━━ READING PASSAGE

I am always hearing the term "unintended consequences" in many articles about the pitfalls of overbroad sex offender legislation, but I wonder if the people who have used this term really understand the term "unintended consequences."
"Is there anything left we can do to sex offenders with a few days left in the session?" -- Louisiana State Rep. Danny Martiny, R-Metairie, during the closing days of a 2006 legislative session
If Georgia passes laws to make living "onerous" and they are conscious of the fact, then the consequences are not "unintended." When a Louisiana state senator half-jokingly muses if we can find ways to destroy the lives of people who have completed their sentences, that is not unintentional. When a state passes residency restrictions knowing they have Iowa's problems as an example beforehand, or they pass the Adam Walsh Act knowing Ohio's problems implementing the laws, that is not unintentional.
Let me illustrate "unintentional consequences," because the concept seems to elude politicians.
In the span of a month, I have experienced both the death of one of my loved ones and the break-up of a two year long relationship which compelled me to move.
The grieving process over losing a loved one is my first exhibit. While in the process of grieving, I was also in charge of the arrangements. I also wrote the obituary. However, because I was afraid vigilantes would disrespect my loved one's memory or use the info to attack my living loved ones, I completely omitted myself from the obituary. That was also the week one of those local mug shot newspapers decided to feature me, and one of my neighbors were quick to mention it to my now ex-fiancee. Then the car broke down in Nashville when I went to pick up a traveler to the funeral, and my mind raced to thoughts of having to show my ID card with "Criminal Sex Offender" in bright red letters to an officer or repair man in a place far from home. Each of those experiences were examples of "unintended consequences." Or are they?

━━━━

### WORK REQUIRED
Copy word for word the part of the post on sex offender laws that opens with "The grieving process" and closes with "Or are they?". The rows after this post aren't needed for anything.

━━ EXTRACTED DATA

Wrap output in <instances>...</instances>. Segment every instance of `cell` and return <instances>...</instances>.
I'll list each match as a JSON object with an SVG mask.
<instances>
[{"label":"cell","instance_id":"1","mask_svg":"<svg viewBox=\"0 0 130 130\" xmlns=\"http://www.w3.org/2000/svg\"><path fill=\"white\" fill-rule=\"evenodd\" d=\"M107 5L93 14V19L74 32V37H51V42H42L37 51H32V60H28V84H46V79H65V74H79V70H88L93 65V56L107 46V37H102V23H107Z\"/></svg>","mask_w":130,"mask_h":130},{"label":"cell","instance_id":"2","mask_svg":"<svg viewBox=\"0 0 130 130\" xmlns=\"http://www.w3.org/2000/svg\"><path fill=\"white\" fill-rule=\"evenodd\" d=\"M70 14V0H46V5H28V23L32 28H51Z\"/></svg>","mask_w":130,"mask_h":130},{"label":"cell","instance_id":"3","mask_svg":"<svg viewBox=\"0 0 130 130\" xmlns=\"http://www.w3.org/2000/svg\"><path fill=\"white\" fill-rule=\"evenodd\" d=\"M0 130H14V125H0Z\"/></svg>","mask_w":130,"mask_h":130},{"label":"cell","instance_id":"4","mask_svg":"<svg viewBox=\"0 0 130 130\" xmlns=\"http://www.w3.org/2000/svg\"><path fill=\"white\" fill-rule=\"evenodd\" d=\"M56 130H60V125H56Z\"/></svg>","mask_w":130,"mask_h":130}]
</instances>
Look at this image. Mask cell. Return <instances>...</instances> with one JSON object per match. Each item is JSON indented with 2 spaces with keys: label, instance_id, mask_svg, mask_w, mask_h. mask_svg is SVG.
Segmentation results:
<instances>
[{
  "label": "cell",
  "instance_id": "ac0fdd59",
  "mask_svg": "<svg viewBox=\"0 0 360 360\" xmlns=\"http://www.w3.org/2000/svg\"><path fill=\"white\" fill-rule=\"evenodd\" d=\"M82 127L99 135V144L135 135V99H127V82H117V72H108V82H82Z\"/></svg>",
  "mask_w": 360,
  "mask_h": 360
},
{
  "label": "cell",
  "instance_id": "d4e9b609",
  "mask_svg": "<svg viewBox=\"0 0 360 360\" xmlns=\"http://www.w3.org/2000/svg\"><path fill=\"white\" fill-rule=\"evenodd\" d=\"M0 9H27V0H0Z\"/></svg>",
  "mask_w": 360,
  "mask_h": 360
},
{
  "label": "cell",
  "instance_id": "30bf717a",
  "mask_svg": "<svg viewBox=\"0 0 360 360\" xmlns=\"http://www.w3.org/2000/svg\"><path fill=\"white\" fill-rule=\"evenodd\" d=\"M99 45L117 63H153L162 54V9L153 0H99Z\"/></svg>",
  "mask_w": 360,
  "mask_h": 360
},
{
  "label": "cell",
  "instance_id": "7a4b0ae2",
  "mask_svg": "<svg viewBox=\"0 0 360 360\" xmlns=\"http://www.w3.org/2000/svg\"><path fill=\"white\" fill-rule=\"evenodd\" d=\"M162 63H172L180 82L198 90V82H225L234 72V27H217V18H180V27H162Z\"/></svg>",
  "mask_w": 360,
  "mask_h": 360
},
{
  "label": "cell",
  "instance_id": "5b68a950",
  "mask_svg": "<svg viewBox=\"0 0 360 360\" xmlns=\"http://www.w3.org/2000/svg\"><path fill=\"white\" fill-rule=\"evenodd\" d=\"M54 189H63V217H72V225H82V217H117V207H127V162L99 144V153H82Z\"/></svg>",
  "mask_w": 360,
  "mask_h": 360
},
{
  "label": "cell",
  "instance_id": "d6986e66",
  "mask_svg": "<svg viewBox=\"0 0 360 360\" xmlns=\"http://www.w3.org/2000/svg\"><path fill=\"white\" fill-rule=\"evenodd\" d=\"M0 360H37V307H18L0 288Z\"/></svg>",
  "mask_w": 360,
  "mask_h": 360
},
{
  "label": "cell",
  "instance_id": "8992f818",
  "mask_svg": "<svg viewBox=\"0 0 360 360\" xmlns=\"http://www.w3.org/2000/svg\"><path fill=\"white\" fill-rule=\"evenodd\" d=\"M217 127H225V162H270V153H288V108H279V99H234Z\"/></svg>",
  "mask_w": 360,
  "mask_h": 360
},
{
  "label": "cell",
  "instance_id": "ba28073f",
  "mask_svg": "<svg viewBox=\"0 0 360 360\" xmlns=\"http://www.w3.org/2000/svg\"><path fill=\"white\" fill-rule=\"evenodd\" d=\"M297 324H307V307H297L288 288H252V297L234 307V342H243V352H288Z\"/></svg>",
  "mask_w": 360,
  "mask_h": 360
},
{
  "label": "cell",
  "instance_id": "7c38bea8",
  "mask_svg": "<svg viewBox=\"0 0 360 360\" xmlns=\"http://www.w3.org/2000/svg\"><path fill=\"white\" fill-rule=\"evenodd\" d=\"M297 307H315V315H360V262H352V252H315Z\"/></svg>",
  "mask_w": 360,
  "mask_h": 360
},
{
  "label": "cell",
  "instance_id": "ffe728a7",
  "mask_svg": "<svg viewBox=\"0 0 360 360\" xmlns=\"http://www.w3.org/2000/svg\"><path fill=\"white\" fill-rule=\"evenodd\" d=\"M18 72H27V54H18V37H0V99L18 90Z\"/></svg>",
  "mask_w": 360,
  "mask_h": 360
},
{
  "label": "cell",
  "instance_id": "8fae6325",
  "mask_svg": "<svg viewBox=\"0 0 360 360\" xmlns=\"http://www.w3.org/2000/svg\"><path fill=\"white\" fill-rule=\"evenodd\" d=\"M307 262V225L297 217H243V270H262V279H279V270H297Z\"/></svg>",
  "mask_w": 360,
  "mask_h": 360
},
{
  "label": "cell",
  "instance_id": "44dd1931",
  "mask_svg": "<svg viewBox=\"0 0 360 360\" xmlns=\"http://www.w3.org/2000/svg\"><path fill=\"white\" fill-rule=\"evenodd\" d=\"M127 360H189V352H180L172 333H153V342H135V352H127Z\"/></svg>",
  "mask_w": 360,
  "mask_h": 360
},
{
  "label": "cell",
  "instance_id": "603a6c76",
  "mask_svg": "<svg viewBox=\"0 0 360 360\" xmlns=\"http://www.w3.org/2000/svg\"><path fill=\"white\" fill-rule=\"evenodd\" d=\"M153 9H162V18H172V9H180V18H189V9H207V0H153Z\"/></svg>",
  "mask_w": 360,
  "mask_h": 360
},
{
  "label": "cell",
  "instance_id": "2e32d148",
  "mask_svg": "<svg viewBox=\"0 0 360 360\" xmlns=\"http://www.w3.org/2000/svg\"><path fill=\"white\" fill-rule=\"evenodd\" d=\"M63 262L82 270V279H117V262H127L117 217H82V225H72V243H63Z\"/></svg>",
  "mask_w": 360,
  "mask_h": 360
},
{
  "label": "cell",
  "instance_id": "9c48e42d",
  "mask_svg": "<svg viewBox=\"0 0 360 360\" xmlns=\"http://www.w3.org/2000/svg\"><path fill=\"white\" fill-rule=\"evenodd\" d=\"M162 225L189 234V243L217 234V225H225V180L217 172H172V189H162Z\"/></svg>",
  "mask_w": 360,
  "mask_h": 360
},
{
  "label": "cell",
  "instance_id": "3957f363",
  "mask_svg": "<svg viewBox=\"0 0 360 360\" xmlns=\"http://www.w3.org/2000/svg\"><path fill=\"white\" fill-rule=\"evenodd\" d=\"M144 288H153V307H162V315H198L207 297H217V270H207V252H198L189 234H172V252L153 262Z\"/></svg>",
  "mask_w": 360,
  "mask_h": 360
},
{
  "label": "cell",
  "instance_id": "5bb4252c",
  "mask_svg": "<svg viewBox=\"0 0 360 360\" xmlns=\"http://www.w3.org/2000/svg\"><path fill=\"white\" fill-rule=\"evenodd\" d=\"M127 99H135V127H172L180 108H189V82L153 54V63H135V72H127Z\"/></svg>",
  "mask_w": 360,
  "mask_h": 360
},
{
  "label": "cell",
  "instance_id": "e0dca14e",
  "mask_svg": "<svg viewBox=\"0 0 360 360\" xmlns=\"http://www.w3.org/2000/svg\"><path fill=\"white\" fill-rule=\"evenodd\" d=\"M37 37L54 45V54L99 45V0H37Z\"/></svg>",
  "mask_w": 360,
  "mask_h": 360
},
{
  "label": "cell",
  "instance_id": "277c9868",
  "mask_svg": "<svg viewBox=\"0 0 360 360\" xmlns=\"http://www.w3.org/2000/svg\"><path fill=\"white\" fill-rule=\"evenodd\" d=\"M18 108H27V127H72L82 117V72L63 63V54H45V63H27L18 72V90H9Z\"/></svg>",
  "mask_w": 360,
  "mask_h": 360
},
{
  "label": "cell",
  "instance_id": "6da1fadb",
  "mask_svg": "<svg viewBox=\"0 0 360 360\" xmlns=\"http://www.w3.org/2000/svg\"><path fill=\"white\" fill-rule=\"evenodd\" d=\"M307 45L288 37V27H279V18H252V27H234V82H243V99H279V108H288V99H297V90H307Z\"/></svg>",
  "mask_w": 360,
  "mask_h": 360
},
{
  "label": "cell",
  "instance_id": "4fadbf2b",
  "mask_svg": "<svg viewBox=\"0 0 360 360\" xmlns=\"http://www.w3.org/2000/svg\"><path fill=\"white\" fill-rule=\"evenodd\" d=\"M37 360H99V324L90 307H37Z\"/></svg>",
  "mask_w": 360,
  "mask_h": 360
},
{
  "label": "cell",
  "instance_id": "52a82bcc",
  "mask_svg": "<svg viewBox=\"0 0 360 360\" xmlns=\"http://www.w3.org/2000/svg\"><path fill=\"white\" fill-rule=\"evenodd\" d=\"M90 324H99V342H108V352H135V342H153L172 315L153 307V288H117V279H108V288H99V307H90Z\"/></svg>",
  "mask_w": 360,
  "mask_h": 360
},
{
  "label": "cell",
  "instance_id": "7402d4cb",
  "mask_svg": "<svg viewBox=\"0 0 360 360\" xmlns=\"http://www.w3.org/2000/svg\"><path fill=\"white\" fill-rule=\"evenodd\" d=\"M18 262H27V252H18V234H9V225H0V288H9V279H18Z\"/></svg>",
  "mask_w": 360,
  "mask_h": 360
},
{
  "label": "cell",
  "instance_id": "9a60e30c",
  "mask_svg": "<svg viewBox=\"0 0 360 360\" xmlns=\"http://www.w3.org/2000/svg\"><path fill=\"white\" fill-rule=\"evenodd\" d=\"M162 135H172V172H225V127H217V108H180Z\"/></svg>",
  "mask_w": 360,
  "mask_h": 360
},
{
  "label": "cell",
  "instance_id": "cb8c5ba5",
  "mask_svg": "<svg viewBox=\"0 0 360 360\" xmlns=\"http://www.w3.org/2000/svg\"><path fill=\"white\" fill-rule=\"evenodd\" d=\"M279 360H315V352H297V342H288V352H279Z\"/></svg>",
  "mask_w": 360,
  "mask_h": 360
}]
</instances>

━━━━

### RIGHT ANSWER
The grieving process over losing a loved one is my first exhibit. While in the process of grieving, I was also in charge of the arrangements. I also wrote the obituary. However, because I was afraid vigilantes would disrespect my loved one's memory or use the info to attack my living loved ones, I completely omitted myself from the obituary. That was also the week one of those local mug shot newspapers decided to feature me, and one of my neighbors were quick to mention it to my now ex-fiancee. Then the car broke down in Nashville when I went to pick up a traveler to the funeral, and my mind raced to thoughts of having to show my ID card with "Criminal Sex Offender" in bright red letters to an officer or repair man in a place far from home. Each of those experiences were examples of "unintended consequences." Or are they?